The second method mentioned is to use a super-thin blade that allows you to slide the plexiglass with the same dexterity and speed as your fingers, so you can cut it with a single stroke.
The blade is thinner than the plexiglass, so there's no added force, and this method avoids damaging the finish.
Sound pressure and vibration
One reason for the extra thick finish of drum shells is to damp the sound so the drum sounds quieter inside the shell.
This is achieved by applying a finish to the top of the shell with a thin film of oil. This increases the thickness of the topmost layer of the shell, creating a "silencer" effect.
The thicker the top layer, the more air is compressed and the sound is muffled, which results in the drum sound sounding less powerful inside the shell.
So there must be a thinner layer of skin closer to the "skeleton" of the drum head, which allows more air to pass through the drum and creates more vibration.
We don't know the exact thickness of the extra layer of skin, but we do know it has a certain form that can be defined.
These finger-width-thick layers of skin are known as drum skins and are painted on with paintbrushes or applied with thin pencils.

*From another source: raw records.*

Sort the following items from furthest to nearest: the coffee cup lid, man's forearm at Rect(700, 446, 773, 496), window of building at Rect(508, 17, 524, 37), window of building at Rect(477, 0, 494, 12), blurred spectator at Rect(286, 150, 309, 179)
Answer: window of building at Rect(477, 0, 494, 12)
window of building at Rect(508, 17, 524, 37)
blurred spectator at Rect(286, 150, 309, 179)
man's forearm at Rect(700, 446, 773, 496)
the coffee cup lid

It's best to do a thin layer of thin, even paint over the skin to establish the thickness of the layer closest to the drum surface.
When the drum is taken apart, the top layer of skin should be removed as well. This gives a small sample of the thickness of the skin, and it's easier to evaluate this accurately with a microscope.

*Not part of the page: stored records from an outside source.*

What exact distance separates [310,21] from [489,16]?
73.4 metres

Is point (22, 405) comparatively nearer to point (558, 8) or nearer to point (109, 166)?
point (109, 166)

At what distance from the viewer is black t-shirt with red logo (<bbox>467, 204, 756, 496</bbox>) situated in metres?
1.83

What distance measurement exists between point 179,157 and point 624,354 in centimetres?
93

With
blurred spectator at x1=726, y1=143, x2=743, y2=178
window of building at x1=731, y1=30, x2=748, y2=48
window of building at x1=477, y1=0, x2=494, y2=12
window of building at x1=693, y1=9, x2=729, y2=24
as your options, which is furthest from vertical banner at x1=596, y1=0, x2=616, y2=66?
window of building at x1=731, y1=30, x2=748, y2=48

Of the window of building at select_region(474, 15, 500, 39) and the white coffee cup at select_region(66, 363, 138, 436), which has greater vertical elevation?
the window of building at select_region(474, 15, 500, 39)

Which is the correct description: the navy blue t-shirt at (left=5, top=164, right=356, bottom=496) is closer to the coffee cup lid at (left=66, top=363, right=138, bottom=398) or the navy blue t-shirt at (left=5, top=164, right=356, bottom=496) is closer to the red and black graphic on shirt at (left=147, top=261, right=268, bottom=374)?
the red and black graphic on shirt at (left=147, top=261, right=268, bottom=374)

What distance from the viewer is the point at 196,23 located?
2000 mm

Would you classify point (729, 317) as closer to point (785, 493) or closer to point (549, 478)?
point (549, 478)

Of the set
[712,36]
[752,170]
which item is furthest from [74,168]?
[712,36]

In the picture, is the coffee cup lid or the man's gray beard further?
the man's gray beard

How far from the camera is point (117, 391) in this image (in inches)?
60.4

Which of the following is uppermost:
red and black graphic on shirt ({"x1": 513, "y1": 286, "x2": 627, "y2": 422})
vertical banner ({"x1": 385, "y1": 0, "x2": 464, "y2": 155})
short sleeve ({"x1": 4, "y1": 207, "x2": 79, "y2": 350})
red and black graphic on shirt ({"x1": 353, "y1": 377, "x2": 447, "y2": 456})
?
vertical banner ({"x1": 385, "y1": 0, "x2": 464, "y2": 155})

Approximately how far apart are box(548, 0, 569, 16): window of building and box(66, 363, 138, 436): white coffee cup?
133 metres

The plexiglass itself, however, will usually require several thin coats of oil or epoxy to protect it from the corrosive chemicals in the drill and turntable.
The largest drum shell on the market, the Yamaha TR7, measures 92.5cm in diameter.

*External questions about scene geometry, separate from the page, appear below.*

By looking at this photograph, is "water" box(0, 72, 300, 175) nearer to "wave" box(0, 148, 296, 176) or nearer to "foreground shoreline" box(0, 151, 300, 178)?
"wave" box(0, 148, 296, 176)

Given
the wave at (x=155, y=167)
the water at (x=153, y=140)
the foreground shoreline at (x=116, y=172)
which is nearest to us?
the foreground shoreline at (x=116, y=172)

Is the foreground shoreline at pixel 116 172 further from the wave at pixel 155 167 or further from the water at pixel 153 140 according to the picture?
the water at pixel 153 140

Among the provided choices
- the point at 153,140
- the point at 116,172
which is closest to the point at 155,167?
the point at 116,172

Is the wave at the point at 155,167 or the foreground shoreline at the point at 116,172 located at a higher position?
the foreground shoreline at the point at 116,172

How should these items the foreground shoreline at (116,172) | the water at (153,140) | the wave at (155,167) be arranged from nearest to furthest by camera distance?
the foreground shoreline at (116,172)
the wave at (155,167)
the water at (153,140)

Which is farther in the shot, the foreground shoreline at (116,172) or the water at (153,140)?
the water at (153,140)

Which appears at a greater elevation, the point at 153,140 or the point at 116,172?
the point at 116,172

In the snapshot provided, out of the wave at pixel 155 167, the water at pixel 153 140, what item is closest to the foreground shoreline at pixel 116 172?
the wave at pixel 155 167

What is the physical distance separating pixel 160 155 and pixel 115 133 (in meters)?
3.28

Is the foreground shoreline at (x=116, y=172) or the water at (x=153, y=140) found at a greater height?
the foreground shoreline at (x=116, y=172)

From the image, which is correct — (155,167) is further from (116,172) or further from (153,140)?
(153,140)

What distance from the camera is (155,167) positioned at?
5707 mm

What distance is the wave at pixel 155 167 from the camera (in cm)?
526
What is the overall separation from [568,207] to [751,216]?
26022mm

In other words, it's roughly half as tall as a barrel, meaning the tonearm is approximately one-third as tall as it would be in a single-deck system.
To offset this the Linn Sondek LP12 turntable uses a shorter arm to allow the lower tonearm pulley to be at a lower height relative to the top platter.
Because there's no tonearm buffer bar inside the shell to restrict the vibrations, extra attention must be paid to keep the tonearm bearings properly aligned.
This is an essential factor in the performance of a turntable, as not being aligned correctly will reduce the life of the bearings, and decrease the speed at which they can spin.
The damping system for the Yamaha VL-1 turntable is a key contributing factor in the manufacturer's claims that it's 30 percent quieter than a similarly priced rival turntable.
The decoupled system removes the tonearm’s center bearing to provide the required damping, whilst also reducing the vibrations that are felt from the tonearm to the turntable itself.
There is also no plinth bracket, which should be fitted to all high-end turntables to keep them as level as possible.
Also, there's no anti-skate or anti-skate reduction on the VL-1, so a larger and more expensive floor mat is recommended to prevent ‘kinking’ of the platter in the sander.
After taking a digital recording or a CD from a CD player, turning the turntable on is a simple process.
For example, turning it on with the bearing level at the lowest setting with no belt on the motor should put the platter in good condition.
If a belt is fitted, raising the bearing level slightly should raise the platter – although the best is to run without a belt and to take extra care not to wobble the platter.
Once a record or CD is inserted, it can be played at a high speed by hitting the on-off button with a rod fitted onto a pedal.
Playing at too fast a speed can be extremely fatiguing, particularly if used with a large caliber cartridge. Even a turntable that looks good to the untrained eye can fail quickly.
Turntables have to be serviced, and it's important to follow a particular procedure when diagnosing problems.
It can be very difficult to hear the 'still' sound from the needle, so any changes to the platter drive belt should be investigated before adjusting the tension on the belt pulleys.